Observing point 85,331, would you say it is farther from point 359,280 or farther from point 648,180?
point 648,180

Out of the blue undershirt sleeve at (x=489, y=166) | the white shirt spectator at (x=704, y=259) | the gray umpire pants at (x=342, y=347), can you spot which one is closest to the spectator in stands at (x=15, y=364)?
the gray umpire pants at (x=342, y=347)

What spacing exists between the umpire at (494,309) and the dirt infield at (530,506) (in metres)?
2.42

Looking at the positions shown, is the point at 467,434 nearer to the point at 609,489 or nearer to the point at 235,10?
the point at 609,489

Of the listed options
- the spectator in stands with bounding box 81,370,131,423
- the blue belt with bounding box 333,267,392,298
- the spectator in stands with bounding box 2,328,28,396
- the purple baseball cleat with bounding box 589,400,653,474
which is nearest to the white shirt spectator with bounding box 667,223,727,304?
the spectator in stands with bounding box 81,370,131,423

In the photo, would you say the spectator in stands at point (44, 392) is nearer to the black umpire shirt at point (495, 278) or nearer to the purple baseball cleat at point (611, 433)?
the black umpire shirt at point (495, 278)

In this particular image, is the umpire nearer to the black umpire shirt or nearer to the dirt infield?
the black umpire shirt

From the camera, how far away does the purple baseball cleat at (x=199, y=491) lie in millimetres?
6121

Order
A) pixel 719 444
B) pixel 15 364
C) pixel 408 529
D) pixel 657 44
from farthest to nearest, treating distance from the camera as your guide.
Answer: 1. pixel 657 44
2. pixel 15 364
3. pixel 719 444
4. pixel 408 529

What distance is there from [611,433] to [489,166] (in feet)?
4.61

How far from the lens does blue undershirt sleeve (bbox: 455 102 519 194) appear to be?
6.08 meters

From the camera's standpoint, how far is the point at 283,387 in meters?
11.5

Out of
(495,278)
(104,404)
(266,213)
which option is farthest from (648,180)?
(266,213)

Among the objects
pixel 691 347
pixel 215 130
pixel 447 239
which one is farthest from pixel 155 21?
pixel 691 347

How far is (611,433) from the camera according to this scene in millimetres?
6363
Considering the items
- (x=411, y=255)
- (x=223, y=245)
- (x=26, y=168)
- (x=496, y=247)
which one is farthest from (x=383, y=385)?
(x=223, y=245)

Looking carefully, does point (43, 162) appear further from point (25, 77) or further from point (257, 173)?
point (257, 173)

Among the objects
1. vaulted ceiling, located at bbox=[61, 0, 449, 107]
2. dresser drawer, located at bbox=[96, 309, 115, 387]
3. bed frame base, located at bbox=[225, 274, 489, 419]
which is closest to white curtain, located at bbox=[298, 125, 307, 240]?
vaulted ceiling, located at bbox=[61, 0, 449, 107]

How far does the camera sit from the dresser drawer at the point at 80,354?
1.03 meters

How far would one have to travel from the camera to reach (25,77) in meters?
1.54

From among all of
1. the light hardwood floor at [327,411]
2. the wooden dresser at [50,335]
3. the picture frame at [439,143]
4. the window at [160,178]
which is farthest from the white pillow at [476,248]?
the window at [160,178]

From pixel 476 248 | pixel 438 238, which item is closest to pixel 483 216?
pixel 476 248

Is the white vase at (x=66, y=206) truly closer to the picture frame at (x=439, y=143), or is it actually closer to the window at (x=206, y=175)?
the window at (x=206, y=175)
######
▸ Do this
In the records above, find the line containing "Considering the items"; please retype it and every line after it through the last line, exactly and with nothing else.

▸ Task answer
Considering the items
- (x=411, y=255)
- (x=223, y=245)
- (x=26, y=168)
- (x=496, y=247)
which one is farthest from (x=383, y=385)?
(x=223, y=245)

Looking carefully, does point (43, 162) appear further from point (25, 77) or further from point (257, 173)?
point (257, 173)

Among the objects
1. vaulted ceiling, located at bbox=[61, 0, 449, 107]
2. dresser drawer, located at bbox=[96, 309, 115, 387]
3. bed frame base, located at bbox=[225, 274, 489, 419]
which is closest to white curtain, located at bbox=[298, 125, 307, 240]?
vaulted ceiling, located at bbox=[61, 0, 449, 107]

How far does the camera sit from the dresser drawer at the point at 80,354?
1.03 meters

How far would one have to travel from the camera to reach (25,77) in meters?
1.54

From among all of
1. the light hardwood floor at [327,411]
2. the wooden dresser at [50,335]
3. the picture frame at [439,143]
4. the window at [160,178]
which is farthest from the white pillow at [476,248]?
the window at [160,178]

From pixel 476 248 | pixel 438 238, which item is closest to pixel 483 216?
pixel 476 248

Is the white vase at (x=66, y=206) truly closer to the picture frame at (x=439, y=143), or is it actually closer to the window at (x=206, y=175)?
the window at (x=206, y=175)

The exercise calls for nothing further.